We know through clients of our Pro Bono Program just how hard a cancer diagnosis can hit. One of the main tasks our volunteer financial planners undertake is helping cancer patients access insurance attached to their superannuation policies. This is often a welcome surprise for people affected by cancer, many of whom don’t even know the insurance exists. This boost to their bank account during a very difficult time provides immeasurable emotional and practical relief as some of their financial burden is lifted and they can instead focus on their health. However, legislation changes coming into effect may mean that accessing much needed life or TPD insurance attached to superannuation is no longer an option for some people facing significant health conditions.
To give some context, legislation was recently introduced to protect Australians’ superannuation savings from undue erosion by fees and insurance premiums. These amendments include cancelling insurance policies attached to superannuation funds that are considered inactive (have received no contributions or rollovers for more than 16 months). Funds were required to notify anyone with an account with insurance that it will be cancelled. People have until 30 June to either opt in to keep their insurance, or to make a contribution to their account so that the insurance remains.
There are many instances when cancer patients or carers will have taken significant time off work for treatment or to care for someone, resulting in no contributions for 16 months. These people might seek to access life insurance or total and permanent disability insurance (TPD) attached to their superannuation, however after 1 July this insurance will be cancelled and unavailable to them at a time when they are most in need. Also, there are patients who have taken a lot of time off work but may not yet be eligible to access insurance. However, if their insurance is cancelled, they will not be able to claim in the future once they become eligible.
Many of the people we assist don’t know that there is insurance attached to their superannuation fund. Additionally, people may not be opening mail or reading emails from their superannuation fund, particularly while going through treatment or at another stressful time. So, it’s likely that those affected will not be aware this insurance will be cancelled and could be left in the lurch at a time when they need support the most.
To any readers who think this news might concern them, we recommend you contact your superannuation fund before July 1st to check what sort of insurance might be available to you and how you can continue your cover.
+===+
» Exercises:
1 > According to the article on superannuation insurance, how long must a fund go without contributions or rollovers to be considered inactive?
2 > Put this sentence from the article on superannuation insurance into Spanish: "Funds were required to notify anyone with an account with insurance that it will be cancelled."
3 > Duplicate the stretch of the article on superannuation insurance from "To any readers" through "continue your cover.".

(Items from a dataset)
+===+
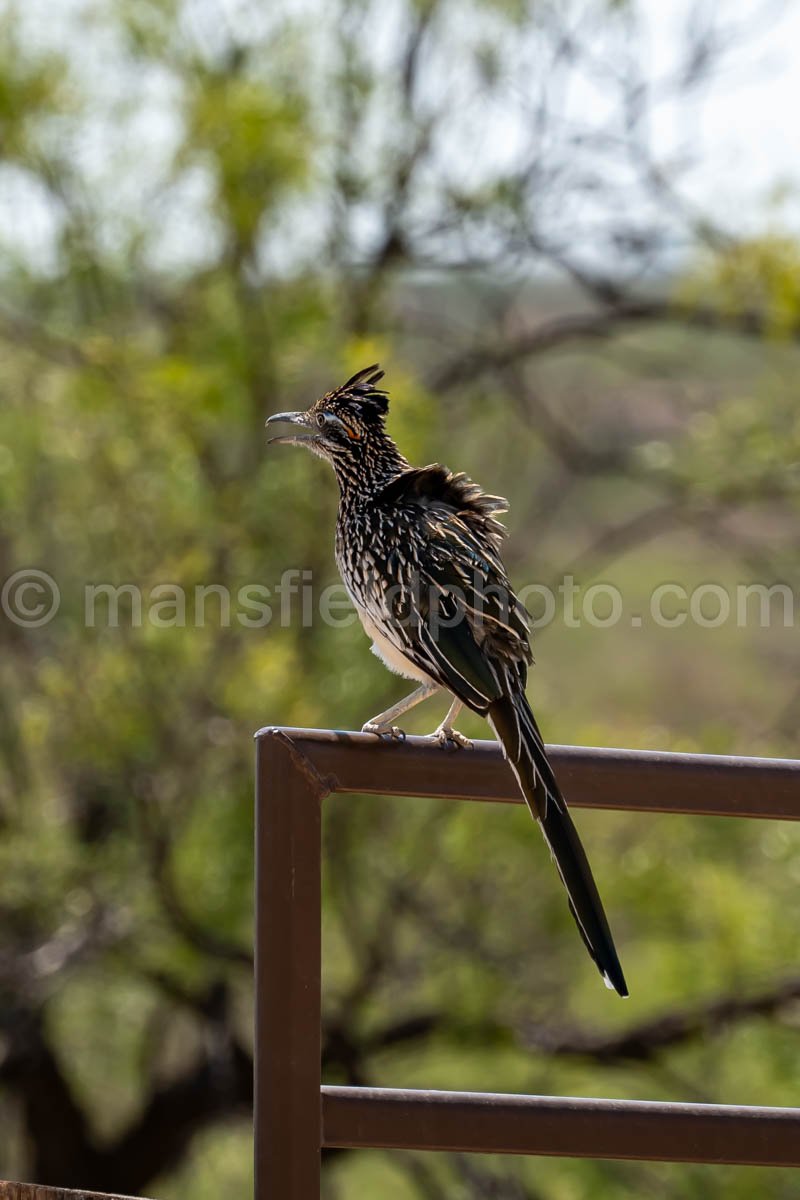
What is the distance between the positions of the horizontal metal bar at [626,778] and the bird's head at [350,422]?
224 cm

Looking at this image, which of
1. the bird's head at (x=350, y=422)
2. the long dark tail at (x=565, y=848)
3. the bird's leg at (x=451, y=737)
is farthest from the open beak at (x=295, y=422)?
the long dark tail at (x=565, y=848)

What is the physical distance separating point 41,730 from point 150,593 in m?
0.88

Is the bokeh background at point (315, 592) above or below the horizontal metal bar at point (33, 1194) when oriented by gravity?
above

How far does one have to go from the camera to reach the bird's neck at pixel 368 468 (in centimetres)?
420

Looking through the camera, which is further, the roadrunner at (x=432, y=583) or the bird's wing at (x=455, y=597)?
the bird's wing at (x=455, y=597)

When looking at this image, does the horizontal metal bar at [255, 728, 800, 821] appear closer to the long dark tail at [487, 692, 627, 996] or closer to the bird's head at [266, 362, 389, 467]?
+===+
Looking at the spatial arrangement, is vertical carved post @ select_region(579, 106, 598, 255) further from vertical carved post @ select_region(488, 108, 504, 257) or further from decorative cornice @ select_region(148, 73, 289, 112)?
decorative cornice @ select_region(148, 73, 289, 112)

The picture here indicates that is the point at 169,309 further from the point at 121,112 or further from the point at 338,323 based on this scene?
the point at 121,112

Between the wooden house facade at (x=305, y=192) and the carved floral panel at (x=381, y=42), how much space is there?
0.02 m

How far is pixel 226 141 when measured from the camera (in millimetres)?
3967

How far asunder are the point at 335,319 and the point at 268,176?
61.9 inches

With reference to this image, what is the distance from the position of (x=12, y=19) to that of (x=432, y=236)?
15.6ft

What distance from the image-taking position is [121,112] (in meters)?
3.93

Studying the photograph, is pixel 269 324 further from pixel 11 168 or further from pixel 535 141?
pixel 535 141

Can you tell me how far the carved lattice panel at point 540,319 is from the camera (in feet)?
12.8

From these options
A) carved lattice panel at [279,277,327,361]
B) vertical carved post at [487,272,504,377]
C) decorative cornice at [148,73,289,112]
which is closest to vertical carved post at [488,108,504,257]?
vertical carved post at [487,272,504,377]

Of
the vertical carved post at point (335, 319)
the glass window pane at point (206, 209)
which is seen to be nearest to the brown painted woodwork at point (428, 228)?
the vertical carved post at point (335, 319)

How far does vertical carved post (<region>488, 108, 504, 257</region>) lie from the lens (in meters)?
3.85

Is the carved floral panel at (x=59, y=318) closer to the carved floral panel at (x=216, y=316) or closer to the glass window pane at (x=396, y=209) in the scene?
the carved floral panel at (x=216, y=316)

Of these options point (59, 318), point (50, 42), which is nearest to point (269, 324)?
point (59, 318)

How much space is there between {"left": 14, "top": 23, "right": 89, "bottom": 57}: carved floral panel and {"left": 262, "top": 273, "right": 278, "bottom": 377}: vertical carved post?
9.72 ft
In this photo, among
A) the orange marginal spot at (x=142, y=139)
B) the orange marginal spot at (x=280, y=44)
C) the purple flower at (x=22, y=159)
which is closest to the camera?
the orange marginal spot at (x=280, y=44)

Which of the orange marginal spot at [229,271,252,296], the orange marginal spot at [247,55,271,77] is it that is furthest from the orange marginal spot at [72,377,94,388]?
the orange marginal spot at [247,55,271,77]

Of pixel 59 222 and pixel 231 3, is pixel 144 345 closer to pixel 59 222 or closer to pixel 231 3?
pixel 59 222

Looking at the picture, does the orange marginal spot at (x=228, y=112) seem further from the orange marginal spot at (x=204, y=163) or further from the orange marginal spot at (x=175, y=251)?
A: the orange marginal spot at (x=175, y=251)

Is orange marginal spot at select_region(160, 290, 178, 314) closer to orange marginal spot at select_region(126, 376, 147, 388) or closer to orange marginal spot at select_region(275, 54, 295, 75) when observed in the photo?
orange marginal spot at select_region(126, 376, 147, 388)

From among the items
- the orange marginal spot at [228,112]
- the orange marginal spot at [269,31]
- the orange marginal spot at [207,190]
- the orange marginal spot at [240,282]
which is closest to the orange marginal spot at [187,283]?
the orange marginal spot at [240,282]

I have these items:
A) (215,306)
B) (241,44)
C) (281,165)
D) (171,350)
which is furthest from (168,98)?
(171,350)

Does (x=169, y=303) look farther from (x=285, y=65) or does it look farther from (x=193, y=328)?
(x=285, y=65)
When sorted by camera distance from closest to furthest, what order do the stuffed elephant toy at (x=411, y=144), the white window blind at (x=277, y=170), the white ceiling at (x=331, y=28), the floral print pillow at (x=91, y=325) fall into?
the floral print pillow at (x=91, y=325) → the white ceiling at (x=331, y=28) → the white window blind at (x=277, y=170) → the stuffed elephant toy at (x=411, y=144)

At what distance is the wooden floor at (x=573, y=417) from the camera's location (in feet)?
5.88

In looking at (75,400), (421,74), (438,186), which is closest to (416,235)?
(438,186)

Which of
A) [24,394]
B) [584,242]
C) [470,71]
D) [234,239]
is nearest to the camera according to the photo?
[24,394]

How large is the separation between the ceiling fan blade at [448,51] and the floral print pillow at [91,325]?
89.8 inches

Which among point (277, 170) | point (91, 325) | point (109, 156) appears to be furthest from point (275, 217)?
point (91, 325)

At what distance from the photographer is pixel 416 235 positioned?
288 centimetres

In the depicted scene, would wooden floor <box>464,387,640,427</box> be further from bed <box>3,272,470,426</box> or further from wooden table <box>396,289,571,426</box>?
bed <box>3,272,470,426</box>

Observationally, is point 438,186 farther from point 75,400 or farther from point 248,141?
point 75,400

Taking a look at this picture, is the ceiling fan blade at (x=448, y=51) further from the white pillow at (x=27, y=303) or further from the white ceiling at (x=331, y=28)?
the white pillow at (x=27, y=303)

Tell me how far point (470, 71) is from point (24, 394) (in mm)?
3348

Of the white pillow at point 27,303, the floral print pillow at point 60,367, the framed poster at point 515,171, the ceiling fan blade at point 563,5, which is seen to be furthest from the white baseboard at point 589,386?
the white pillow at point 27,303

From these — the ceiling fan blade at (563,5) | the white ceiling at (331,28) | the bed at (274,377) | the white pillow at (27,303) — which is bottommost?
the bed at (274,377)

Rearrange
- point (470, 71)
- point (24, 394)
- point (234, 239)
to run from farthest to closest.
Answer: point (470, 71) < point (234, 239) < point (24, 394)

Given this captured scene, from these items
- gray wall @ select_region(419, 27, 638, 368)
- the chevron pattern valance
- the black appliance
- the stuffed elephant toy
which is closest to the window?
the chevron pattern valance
+===+
» Solutions to each task:
1 > More than 16 months.

2 > Los fondos estaban obligados a notificar a cualquier persona con una cuenta con seguro que este será cancelado.

3 >
To any readers who think this news might concern them, we recommend you contact your superannuation fund before July 1st to check what sort of insurance might be available to you and how you can continue your cover.